Экскаватор вгрызается в старую землю. Ковш поднимает вместе с землей гнилые бревна, камни в полуистлевших корзинах, человеческие скелеты, связанные проволокой по нескольку штук вместе.
— Что это?.. Подождите, подождите!.. — и Павел Иванович останавливает экскаватор. Отирая лицо платком, он растерянно говорит Османову:
— Лет сорок тому назад здесь произошло ужасное событие. Вы должны были о нем слышать. Вы ведь из Хусая…
— Да.
— Делили воду… Это было мое первое знакомство с водой в быту…
— Да. Вы стояли вот там, — говорит Османов.
— Что? — Глазами, омертвевшими от ужаса, глядит Павел Иванович на Османова.
— Вы стояли вот там, — повторяет Османов. — А я прыгнул в воду спасать отца… здесь вот…
— Кто вы? Боже мой, кто вы?..
— Я сын одного из этих Тохтасынов…
Павел Иванович закрывает глаза.
— Жизнь наша прошла для того, чтобы снова вернуться к началу, но пришла иной, удивительной, — говорит Османов.
— Мы с вами вернулись к сухим костям, чтобы успокоить их водою счастья. Наша с вами вода влилась в историю.
Расстроенный воспоминаниями, расстегивает Османов низкий ворот своей украинской рубашки и открывает грудь, исполосованную глубокими шрамами.
Павел Иванович узнает в Османове маленького Османа.
— Так вот когда мы с вами встретились, друг мой, — говорит он.

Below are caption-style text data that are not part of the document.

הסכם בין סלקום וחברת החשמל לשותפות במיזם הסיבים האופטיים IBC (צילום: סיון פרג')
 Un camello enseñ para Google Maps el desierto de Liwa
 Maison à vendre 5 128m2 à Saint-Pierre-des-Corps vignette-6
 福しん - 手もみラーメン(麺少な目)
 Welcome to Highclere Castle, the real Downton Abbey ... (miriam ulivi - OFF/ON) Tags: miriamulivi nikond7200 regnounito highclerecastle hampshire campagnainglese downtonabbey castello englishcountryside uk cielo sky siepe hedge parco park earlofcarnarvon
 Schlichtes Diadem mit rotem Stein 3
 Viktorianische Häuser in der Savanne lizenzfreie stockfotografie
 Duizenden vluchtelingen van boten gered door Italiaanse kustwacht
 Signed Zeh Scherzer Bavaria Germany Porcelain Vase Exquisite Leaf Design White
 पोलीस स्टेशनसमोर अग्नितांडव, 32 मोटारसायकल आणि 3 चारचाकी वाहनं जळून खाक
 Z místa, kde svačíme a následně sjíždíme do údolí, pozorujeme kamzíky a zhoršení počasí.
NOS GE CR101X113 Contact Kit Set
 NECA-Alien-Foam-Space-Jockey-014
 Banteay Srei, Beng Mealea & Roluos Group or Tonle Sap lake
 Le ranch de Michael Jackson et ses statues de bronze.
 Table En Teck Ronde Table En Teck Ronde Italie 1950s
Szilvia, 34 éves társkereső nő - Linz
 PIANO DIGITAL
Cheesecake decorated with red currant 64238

— Мы с вами и не расставались, профессор! Каждый по-своему искали мы дорогу к молодости, которая была бы другой, чем наша… Опустите ковш! Бережно положите кости мучеников!.. Здесь мы построим памятник борцам за народную воду, борцам, мученикам и жертвам ее!
Османов берет Павла Ивановича под руку, и они идут, как братья, смахивая пальцами слезы со щек.
— Ту воду никак нельзя было и поделить теми старыми средствами, — говорит Павел Иванович.
— Да. Нельзя. Мы построили социализм и вернулись с вами на места ужаса, чтобы по-своему закончить то, что не могла закончить их жизнь.
— Слушайте, Османов! Я гораздо старше вас — и старше, и наивнее, и в общем так далее… Но раз возвращаемся к молодости — надо к ней возвращаться всем своим существом… Понимаете вы меня?
— Я чувствую вас.
— Ну, и что скажете?
— Вам давно-давно пора стать коммунистом.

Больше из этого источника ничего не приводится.